Travail demandé:
a – Recopiez fidèlement le passage du texte sur le refroidissement de l'inflation situé entre « Avec la baisse » et « un certain temps. », bornes comprises.
b – Prolongez le texte sur le refroidissement de l'inflation à partir de sa dernière phrase.

=== Extrait du document ===

Refroidissement de l’inflation : vers des indexations « plus normales » en 2023-2024 ?

Avec la baisse des prix de l’énergie, l’inflation continuera à ralentir fortement dans les mois à venir. En 2024, nous reviendrions alors à des taux d’inflation compris entre 3 et 4%. Après la hausse spectaculaire des coûts salariaux de l’année dernière, cela implique des indexations plus « normales » en 2023-2024. Entre-temps, le handicap salarial par rapport aux pays voisins persistera pendant un certain temps.

Après le choc de l’année dernière, l’inflation a clairement ralenti au cours des derniers mois. Après avoir culminé à 12,3% en octobre, l’inflation est tombée à 5,6% en avril. Cette évolution est principalement due au revirement spectaculaire des prix de l’énergie. Par exemple, le prix du gaz en Europe a culminé en août à 340 euros par MWh, alors qu’il est aujourd’hui de 36 euros par MWh. C’est encore plus élevé que le prix moyen du gaz avant la crise (15 à 20 euros par MWh), mais c’est une baisse de 65% par rapport à il y a un an. Et c’est précisément cette comparaison avec l’année précédente qui détermine les chiffres de l’inflation, qui reflètent chacun l’évolution par rapport à l’année précédente. L’inflation énergétique était de -17% en avril. L’inflation sans les prix de l’énergie est actuellement bloquée à 9%, ce qui correspond à peu près au niveau le plus élevé de cette crise.

=== Matériel fourni ===

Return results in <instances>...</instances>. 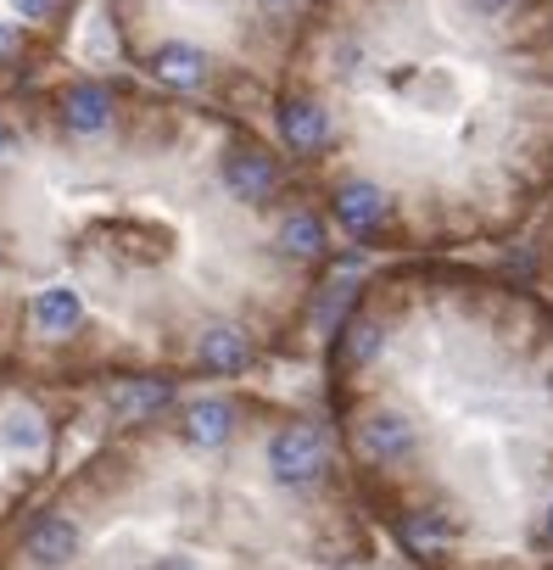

===

Réponses:
a –
Avec la baisse des prix de l’énergie, l’inflation continuera à ralentir fortement dans les mois à venir. En 2024, nous reviendrions alors à des taux d’inflation compris entre 3 et 4%. Après la hausse spectaculaire des coûts salariaux de l’année dernière, cela implique des indexations plus « normales » en 2023-2024. Entre-temps, le handicap salarial par rapport aux pays voisins persistera pendant un certain temps.

b –
Les prix du gaz baissent rapidement. Prix du marché de gros du gaz européen (indice TTF).

Cette baisse des prix de l’énergie continuera d’influer sur les taux d’inflation globaux au cours des prochains mois. En avril, le prix du gaz européen était inférieur de 65% à celui de l’année précédente : s’il reste stable aux niveaux actuels, il sera inférieur de près de 90 % en août à celui de l’année précédente (en raison du point de comparaison très élevé). En l’absence de nouveaux chocs sur les marchés des matières premières et de l’énergie, l’inflation continuera à ralentir au cours des prochains mois. Selon les dernières prévisions du Bureau du Plan, l’inflation devrait même retomber à 0 % en octobre. Ensuite, l’impact à la baisse des fluctuations des prix de l’énergie commencerait à s’estomper et d’autres facteurs (notamment les coûts salariaux et les prix des denrées alimentaires) reprendraient le dessus dans les chiffres de l’inflation. Il est plus difficile de l’estimer aujourd’hui, mais le scénario le plus probable est que nous reviendrions alors à des taux d’inflation un peu plus élevés. Le Bureau du Plan estime que l’inflation oscillera entre 3 et 4% en 2024.

L’inflation va baisser en 2023. Orange : inflation, vert : indice santé.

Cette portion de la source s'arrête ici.